**What you need to do**
Write out all the entries below without any change.

-------- Input

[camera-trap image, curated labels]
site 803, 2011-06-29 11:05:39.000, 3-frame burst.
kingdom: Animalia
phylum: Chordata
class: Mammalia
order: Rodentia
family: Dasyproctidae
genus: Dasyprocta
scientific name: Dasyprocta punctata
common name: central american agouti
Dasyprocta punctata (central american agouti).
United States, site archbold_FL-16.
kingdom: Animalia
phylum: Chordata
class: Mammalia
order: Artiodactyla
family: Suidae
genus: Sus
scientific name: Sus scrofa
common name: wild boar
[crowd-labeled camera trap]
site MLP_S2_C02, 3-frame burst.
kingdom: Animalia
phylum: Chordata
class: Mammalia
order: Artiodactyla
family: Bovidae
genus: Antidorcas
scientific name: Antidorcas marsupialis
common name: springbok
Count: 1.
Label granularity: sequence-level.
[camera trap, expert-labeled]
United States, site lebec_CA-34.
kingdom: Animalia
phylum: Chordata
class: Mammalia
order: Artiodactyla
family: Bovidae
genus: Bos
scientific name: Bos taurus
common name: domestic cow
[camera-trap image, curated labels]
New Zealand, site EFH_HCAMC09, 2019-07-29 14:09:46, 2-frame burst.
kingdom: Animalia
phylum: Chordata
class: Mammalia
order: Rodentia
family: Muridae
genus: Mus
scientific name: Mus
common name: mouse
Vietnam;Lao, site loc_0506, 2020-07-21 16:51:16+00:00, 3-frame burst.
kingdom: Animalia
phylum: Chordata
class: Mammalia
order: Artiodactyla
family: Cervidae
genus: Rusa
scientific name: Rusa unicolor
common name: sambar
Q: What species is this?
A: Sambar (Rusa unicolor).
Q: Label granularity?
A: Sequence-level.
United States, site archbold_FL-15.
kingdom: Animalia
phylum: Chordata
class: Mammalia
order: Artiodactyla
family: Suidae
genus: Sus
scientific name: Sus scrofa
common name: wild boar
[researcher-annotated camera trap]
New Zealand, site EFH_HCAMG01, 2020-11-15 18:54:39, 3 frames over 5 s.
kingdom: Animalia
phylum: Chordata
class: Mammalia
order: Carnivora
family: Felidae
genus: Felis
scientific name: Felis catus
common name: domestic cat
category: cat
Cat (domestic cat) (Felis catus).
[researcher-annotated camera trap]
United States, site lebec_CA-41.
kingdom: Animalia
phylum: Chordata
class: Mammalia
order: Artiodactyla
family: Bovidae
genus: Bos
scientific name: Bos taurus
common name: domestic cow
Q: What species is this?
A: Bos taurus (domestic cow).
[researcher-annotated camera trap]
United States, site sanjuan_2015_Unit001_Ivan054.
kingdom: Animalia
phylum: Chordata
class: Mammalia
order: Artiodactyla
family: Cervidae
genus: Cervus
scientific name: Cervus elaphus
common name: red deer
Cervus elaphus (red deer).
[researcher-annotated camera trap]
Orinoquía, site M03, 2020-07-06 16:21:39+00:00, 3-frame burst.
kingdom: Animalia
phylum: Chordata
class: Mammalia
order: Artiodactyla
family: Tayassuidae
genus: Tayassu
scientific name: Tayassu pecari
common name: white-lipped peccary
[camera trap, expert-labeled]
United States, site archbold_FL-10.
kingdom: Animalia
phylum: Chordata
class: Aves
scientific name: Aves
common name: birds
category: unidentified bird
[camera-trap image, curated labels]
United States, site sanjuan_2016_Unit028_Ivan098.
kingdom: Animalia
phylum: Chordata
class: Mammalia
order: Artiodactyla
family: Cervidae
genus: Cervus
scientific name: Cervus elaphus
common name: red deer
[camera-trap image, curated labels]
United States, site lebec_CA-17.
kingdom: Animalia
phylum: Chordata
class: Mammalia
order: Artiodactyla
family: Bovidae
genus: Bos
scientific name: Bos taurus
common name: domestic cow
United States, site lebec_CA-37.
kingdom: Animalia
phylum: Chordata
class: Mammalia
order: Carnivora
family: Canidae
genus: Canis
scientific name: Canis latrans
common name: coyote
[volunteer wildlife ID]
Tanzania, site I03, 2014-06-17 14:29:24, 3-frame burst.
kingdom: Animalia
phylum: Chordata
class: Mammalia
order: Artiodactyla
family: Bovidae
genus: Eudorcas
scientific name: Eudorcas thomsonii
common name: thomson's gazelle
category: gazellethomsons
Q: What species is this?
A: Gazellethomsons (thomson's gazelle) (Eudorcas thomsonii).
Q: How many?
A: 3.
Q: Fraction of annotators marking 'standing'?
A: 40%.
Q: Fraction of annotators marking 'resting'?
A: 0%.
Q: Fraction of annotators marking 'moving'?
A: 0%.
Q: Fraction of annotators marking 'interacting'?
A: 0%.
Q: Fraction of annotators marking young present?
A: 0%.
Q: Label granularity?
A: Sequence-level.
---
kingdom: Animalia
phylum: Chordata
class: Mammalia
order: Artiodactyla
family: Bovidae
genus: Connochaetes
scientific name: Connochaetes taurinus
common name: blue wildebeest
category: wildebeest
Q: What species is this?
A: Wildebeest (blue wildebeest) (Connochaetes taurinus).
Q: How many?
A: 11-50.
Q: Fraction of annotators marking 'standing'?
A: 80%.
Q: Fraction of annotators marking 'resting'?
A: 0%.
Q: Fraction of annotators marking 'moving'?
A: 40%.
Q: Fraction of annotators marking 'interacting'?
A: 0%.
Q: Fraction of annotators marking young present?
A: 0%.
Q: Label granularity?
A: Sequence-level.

----------------

**Output**
[camera-trap image, curated labels]
site 803, 2011-06-29 11:05:39.000, 3-frame burst.
kingdom: Animalia
phylum: Chordata
class: Mammalia
order: Rodentia
family: Dasyproctidae
genus: Dasyprocta
scientific name: Dasyprocta punctata
common name: central american agouti
Dasyprocta punctata (central american agouti).
United States, site archbold_FL-16.
kingdom: Animalia
phylum: Chordata
class: Mammalia
order: Artiodactyla
family: Suidae
genus: Sus
scientific name: Sus scrofa
common name: wild boar
[crowd-labeled camera trap]
site MLP_S2_C02, 3-frame burst.
kingdom: Animalia
phylum: Chordata
class: Mammalia
order: Artiodactyla
family: Bovidae
genus: Antidorcas
scientific name: Antidorcas marsupialis
common name: springbok
Count: 1.
Label granularity: sequence-level.
[camera trap, expert-labeled]
United States, site lebec_CA-34.
kingdom: Animalia
phylum: Chordata
class: Mammalia
order: Artiodactyla
family: Bovidae
genus: Bos
scientific name: Bos taurus
common name: domestic cow
[camera-trap image, curated labels]
New Zealand, site EFH_HCAMC09, 2019-07-29 14:09:46, 2-frame burst.
kingdom: Animalia
phylum: Chordata
class: Mammalia
order: Rodentia
family: Muridae
genus: Mus
scientific name: Mus
common name: mouse
Vietnam;Lao, site loc_0506, 2020-07-21 16:51:16+00:00, 3-frame burst.
kingdom: Animalia
phylum: Chordata
class: Mammalia
order: Artiodactyla
family: Cervidae
genus: Rusa
scientific name: Rusa unicolor
common name: sambar
Q: What species is this?
A: Sambar (Rusa unicolor).
Q: Label granularity?
A: Sequence-level.
United States, site archbold_FL-15.
kingdom: Animalia
phylum: Chordata
class: Mammalia
order: Artiodactyla
family: Suidae
genus: Sus
scientific name: Sus scrofa
common name: wild boar
[researcher-annotated camera trap]
New Zealand, site EFH_HCAMG01, 2020-11-15 18:54:39, 3 frames over 5 s.
kingdom: Animalia
phylum: Chordata
class: Mammalia
order: Carnivora
family: Felidae
genus: Felis
scientific name: Felis catus
common name: domestic cat
category: cat
Cat (domestic cat) (Felis catus).
[researcher-annotated camera trap]
United States, site lebec_CA-41.
kingdom: Animalia
phylum: Chordata
class: Mammalia
order: Artiodactyla
family: Bovidae
genus: Bos
scientific name: Bos taurus
common name: domestic cow
Q: What species is this?
A: Bos taurus (domestic cow).
[researcher-annotated camera trap]
United States, site sanjuan_2015_Unit001_Ivan054.
kingdom: Animalia
phylum: Chordata
class: Mammalia
order: Artiodactyla
family: Cervidae
genus: Cervus
scientific name: Cervus elaphus
common name: red deer
Cervus elaphus (red deer).
[researcher-annotated camera trap]
Orinoquía, site M03, 2020-07-06 16:21:39+00:00, 3-frame burst.
kingdom: Animalia
phylum: Chordata
class: Mammalia
order: Artiodactyla
family: Tayassuidae
genus: Tayassu
scientific name: Tayassu pecari
common name: white-lipped peccary
[camera trap, expert-labeled]
United States, site archbold_FL-10.
kingdom: Animalia
phylum: Chordata
class: Aves
scientific name: Aves
common name: birds
category: unidentified bird
[camera-trap image, curated labels]
United States, site sanjuan_2016_Unit028_Ivan098.
kingdom: Animalia
phylum: Chordata
class: Mammalia
order: Artiodactyla
family: Cervidae
genus: Cervus
scientific name: Cervus elaphus
common name: red deer
[camera-trap image, curated labels]
United States, site lebec_CA-17.
kingdom: Animalia
phylum: Chordata
class: Mammalia
order: Artiodactyla
family: Bovidae
genus: Bos
scientific name: Bos taurus
common name: domestic cow
United States, site lebec_CA-37.
kingdom: Animalia
phylum: Chordata
class: Mammalia
order: Carnivora
family: Canidae
genus: Canis
scientific name: Canis latrans
common name: coyote
[volunteer wildlife ID]
Tanzania, site I03, 2014-06-17 14:29:24, 3-frame burst.
kingdom: Animalia
phylum: Chordata
class: Mammalia
order: Artiodactyla
family: Bovidae
genus: Eudorcas
scientific name: Eudorcas thomsonii
common name: thomson's gazelle
category: gazellethomsons
Q: What species is this?
A: Gazellethomsons (thomson's gazelle) (Eudorcas thomsonii).
Q: How many?
A: 3.
Q: Fraction of annotators marking 'standing'?
A: 40%.
Q: Fraction of annotators marking 'resting'?
A: 0%.
Q: Fraction of annotators marking 'moving'?
A: 0%.
Q: Fraction of annotators marking 'interacting'?
A: 0%.
Q: Fraction of annotators marking young present?
A: 0%.
Q: Label granularity?
A: Sequence-level.
---
kingdom: Animalia
phylum: Chordata
class: Mammalia
order: Artiodactyla
family: Bovidae
genus: Connochaetes
scientific name: Connochaetes taurinus
common name: blue wildebeest
category: wildebeest
Q: What species is this?
A: Wildebeest (blue wildebeest) (Connochaetes taurinus).
Q: How many?
A: 11-50.
Q: Fraction of annotators marking 'standing'?
A: 80%.
Q: Fraction of annotators marking 'resting'?
A: 0%.
Q: Fraction of annotators marking 'moving'?
A: 40%.
Q: Fraction of annotators marking 'interacting'?
A: 0%.
Q: Fraction of annotators marking young present?
A: 0%.
Q: Label granularity?
A: Sequence-level.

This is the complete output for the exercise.